PASSAGE:
• atrophy;
  • complex I;
  • inflammation;
  • mitochondria;
  • mitochondrial deletions;
  • sIBM


Sporadic inclusion body myositis (sIBM) is the most common late onset muscle disease causing progressive weakness. In light of the lack of effective treatment, we investigated potential causes underlying muscle wasting. We hypothesized that accumulation of mitochondrial respiratory deficiency in muscle fibres may lead to fibre atrophy and degeneration, contributing to muscle mass reduction.


Histochemical and immunohistochemical analyses were performed on muscle biopsies from 16 sIBM patients to detect activity of mitochondrial enzymes and expression of mitochondrial respiratory chain proteins along with inflammatory markers respectively. Mitochondrial DNA mutations were assessed in single muscle fibres using real-time PCR.

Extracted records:

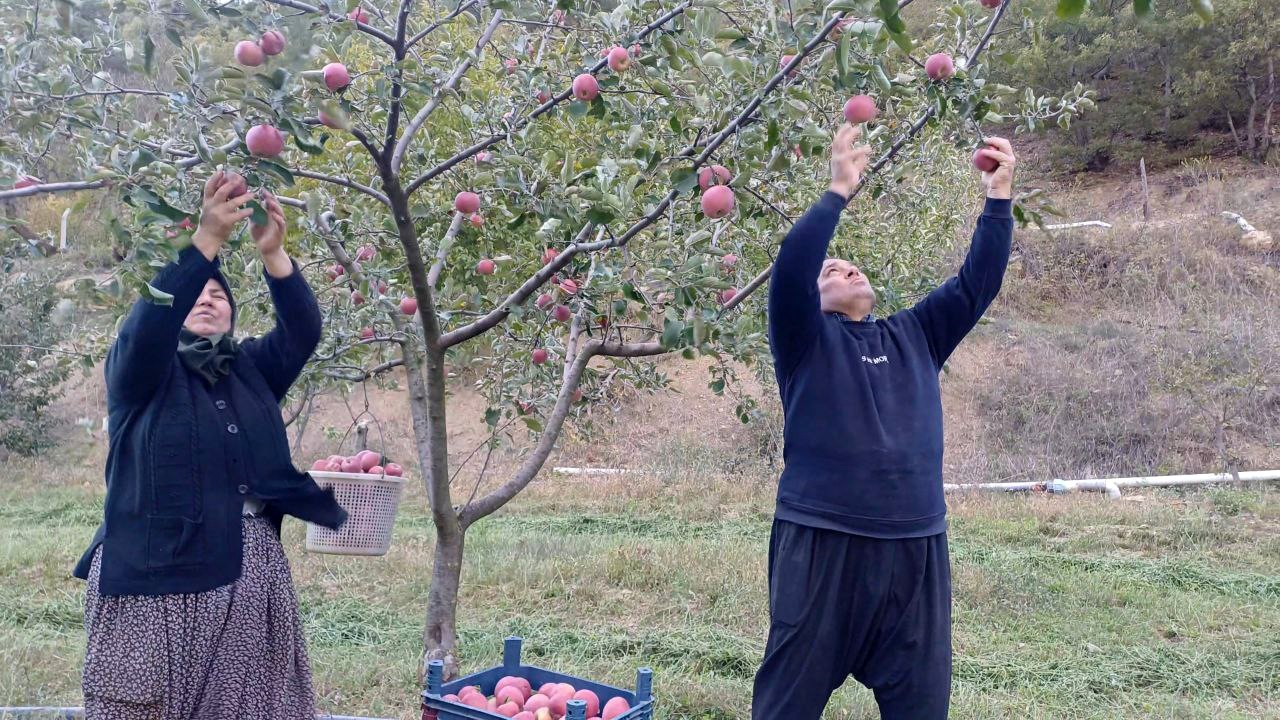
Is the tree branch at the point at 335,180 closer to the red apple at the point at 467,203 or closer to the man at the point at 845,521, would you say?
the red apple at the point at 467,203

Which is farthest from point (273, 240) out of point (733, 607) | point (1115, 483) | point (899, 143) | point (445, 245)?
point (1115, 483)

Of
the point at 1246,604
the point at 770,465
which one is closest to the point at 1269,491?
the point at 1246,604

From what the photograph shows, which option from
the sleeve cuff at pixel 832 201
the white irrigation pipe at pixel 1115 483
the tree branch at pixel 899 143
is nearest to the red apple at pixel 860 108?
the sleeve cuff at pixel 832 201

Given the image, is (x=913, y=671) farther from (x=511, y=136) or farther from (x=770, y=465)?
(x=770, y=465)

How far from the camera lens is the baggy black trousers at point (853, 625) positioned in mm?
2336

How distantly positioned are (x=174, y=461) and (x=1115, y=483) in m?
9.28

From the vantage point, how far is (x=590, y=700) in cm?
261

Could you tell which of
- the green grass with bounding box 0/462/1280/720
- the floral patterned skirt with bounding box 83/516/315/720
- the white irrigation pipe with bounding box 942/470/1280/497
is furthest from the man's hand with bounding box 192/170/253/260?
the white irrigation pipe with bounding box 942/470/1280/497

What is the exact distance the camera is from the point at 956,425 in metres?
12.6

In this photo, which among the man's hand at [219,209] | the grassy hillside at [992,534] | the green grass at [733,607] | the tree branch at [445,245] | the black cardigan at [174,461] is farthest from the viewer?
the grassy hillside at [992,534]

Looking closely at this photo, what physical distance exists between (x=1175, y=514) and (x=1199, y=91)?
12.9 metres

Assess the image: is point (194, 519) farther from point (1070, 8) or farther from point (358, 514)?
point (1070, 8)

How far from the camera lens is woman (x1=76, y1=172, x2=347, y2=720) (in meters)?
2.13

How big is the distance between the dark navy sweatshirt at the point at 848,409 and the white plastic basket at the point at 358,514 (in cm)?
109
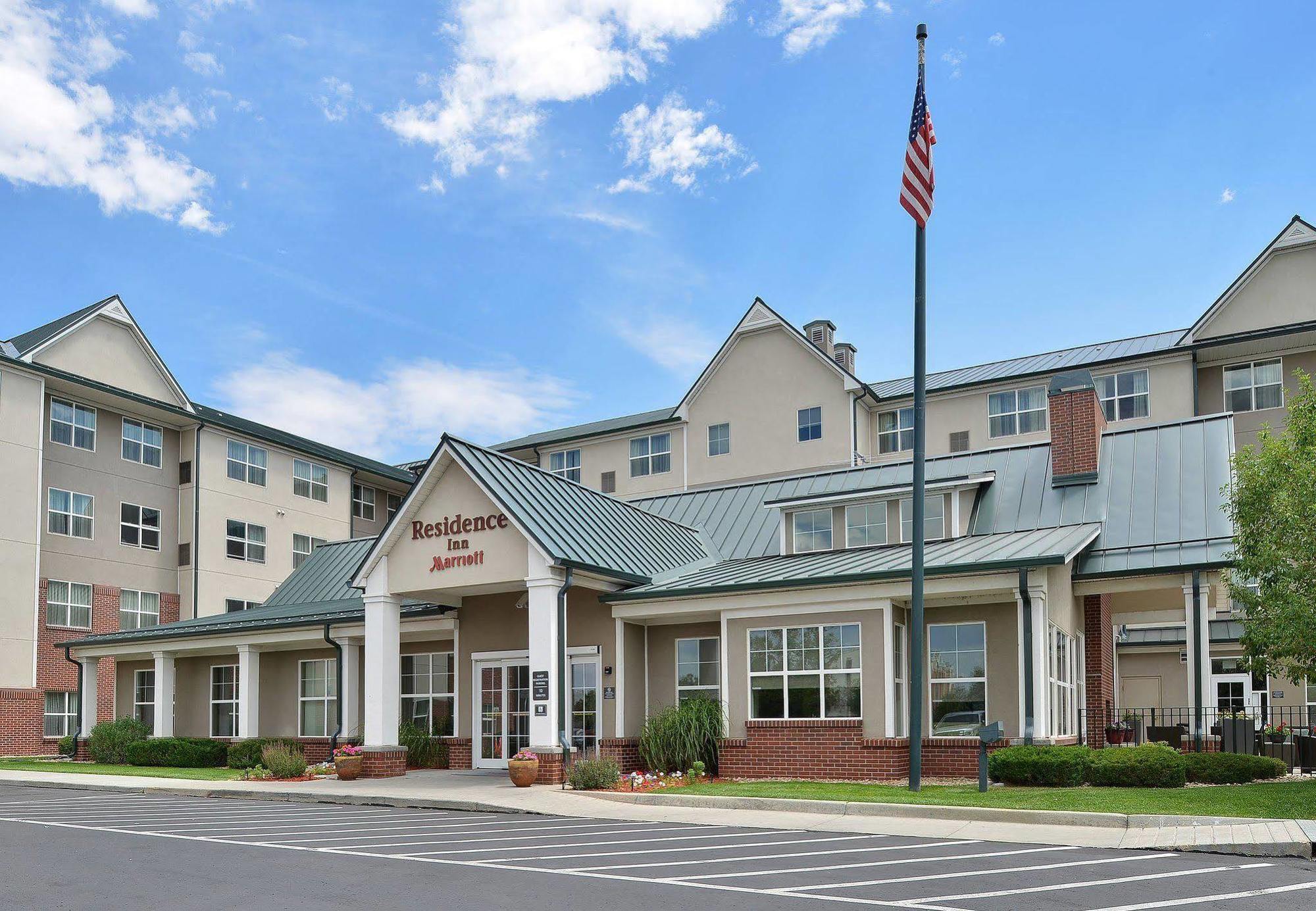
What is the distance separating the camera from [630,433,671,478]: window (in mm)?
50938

--

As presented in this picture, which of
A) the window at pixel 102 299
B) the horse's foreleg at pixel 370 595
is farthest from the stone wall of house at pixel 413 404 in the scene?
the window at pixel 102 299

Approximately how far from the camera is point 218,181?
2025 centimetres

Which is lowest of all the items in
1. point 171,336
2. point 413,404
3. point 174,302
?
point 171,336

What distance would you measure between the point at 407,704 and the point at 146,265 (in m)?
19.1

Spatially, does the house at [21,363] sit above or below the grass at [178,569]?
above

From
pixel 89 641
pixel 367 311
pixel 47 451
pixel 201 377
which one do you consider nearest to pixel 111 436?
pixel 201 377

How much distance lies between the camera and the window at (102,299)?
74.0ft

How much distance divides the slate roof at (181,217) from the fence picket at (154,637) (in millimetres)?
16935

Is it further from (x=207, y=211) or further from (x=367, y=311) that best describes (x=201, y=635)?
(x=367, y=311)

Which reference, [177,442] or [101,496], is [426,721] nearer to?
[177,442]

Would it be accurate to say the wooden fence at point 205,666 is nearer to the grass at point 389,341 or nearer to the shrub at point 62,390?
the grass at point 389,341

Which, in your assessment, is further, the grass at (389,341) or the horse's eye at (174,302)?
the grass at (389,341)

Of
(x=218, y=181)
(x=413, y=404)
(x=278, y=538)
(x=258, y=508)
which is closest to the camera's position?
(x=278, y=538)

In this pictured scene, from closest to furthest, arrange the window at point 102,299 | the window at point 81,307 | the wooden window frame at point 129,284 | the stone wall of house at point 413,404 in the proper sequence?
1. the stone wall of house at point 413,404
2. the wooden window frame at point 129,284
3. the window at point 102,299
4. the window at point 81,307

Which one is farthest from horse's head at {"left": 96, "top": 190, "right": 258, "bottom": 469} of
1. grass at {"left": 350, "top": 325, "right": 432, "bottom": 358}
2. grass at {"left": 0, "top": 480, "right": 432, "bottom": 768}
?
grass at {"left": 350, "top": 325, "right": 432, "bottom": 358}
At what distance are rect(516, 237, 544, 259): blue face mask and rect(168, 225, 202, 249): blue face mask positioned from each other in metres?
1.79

PROBLEMS TO SOLVE:
1. Using the myositis passage, decide whether each statement agrees with it: (a) the muscle biopsies came from 16 sIBM patients; (b) mitochondrial DNA mutations were assessed in whole muscle samples rather than in individual fibres; (c) sIBM is called the most common early onset muscle disease. For each, answer yes or no and quote the deciding words.
2. Quote the myositis passage word for word, starting at "Sporadic inclusion body" and ending at "muscle mass reduction.".

OUTPUTS FOR THE TASKS:
1.
(a) Yes: "muscle biopsies from 16 sIBM patients"
(b) No: "Mitochondrial DNA mutations were assessed in single muscle fibres using real-time PCR"
(c) No: "the most common late onset muscle disease causing progressive weakness"

2.
Sporadic inclusion body myositis (sIBM) is the most common late onset muscle disease causing progressive weakness. In light of the lack of effective treatment, we investigated potential causes underlying muscle wasting. We hypothesized that accumulation of mitochondrial respiratory deficiency in muscle fibres may lead to fibre atrophy and degeneration, contributing to muscle mass reduction.